А перед тем як наши хвашистов поперли, яни уж зовсем озверели, расстреливали за любую малость, не жалели дажеть малых дятей. Всякого насмотрелись и много чаго пережили, да токо николи не верили, что хвашиста не прогоним и кажную минуту врядили им всяко — то колёсья проткнут в машинах, то зямли насыпят в мотор, то моциклетку испортять. А уж партизаны им досаждали… ну и мы с оглядкой помогали лесным людям, хоть и сами голодали, а им завсегда, чем могли… Тяперь усё хорошо, живем ладно, да складно. Ох-хо-хо! Растревожила я своё сердце, не засну тяперь. А ты, Валенька, пойди погуляй в огороде, там и горошком сладеньким полакомись, да каку-никаку ягодину сорви.
— Нет, бабуля, я сначала пол помою, а потом сходим в луга за травой для кроликов. Соскучилась я по всему этому!
-Не-не, моя унученька, я сама, а ты отдыхай, коли яще к бабуле приедешь…
Но Валентина уже её не слушала, схватив в сенцах ведерко, сбегала к колодцу.
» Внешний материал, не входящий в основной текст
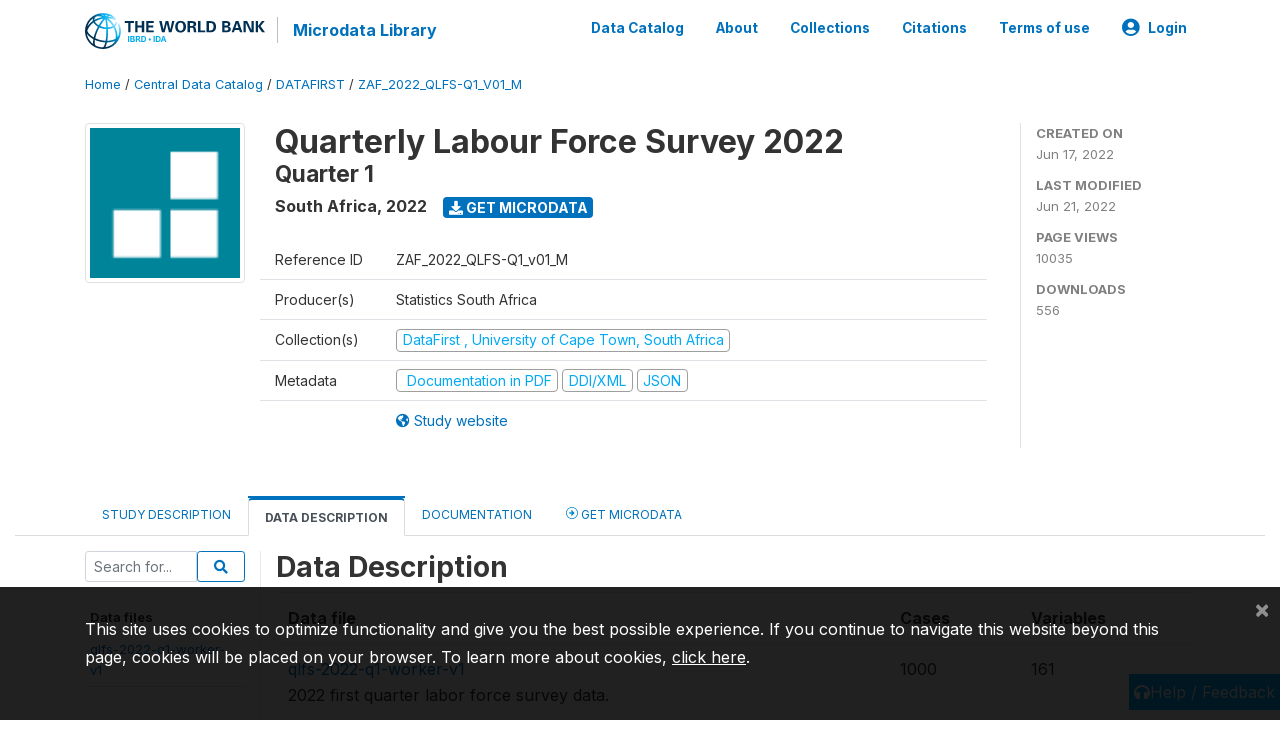

--- FILE ---
content_type: application/javascript; charset=utf-8
request_url: https://by2.uservoice.com/t2/136660/web/track.js?_=1768910871111&s=0&c=__uvSessionData0&d=eyJlIjp7InUiOiJodHRwczovL21pY3JvZGF0YS53b3JsZGJhbmsub3JnL2luZGV4LnBocC9jYXRhbG9nLzQ1MzQvZGF0YS1kaWN0aW9uYXJ5IiwiciI6IiJ9fQ%3D%3D
body_size: 21
content:
__uvSessionData0({"uvts":"ad175f93-c9ae-40c4-7306-e49c324f4215"});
Чистые полы пахли ключевой водой, солнце светило в окна. Пироги исходили ароматом, было светло и спокойно. Валентина долго стояла у старых фотографий на стене и думала, какими были бы сейчас дядя Федор и дядя Илларион, были бы у них дети и сколько, кем бы они работали, были бы они счастливы? А дедушка? Как бы ей хотелось иметь хоть одного деда, но Кирилл Иванович погиб смертью храбрых в далекой Чехословакии, как написано в похоронке, а деда Петя, мамин папа, умер, когда ей было четыре года надорвавшись на работе. Но зато у неё есть две бабушки — Пелагея Павловна, которую она любит, но видит очень редко потому, что живут далеко друг от друга, она на Урале, а бабушка в Белоруссии, и бабушка Евдокия Васильевна, с которой они живут рядом, ходят в лес по грибы и ягоды, сенокосят, а в свободное время вечерами поют песни. Эх, хорошо!
Пусть никогда не будет больше войны, чтоб не росли дети сиротами, и чтоб папы «тетёхали» на коленях своих малышей.
Мир вокруг такой большой и чудесный, зачем же тревожить его грохотом бомб и снарядов! Люди, как замечательно жить и любить, дружить, ходить друг к другу в гости! Люди, будьте добрыми и цените тишину и покой, это говорю вам я — Валентина — стоя у старых фотографий на бабушкиной стене.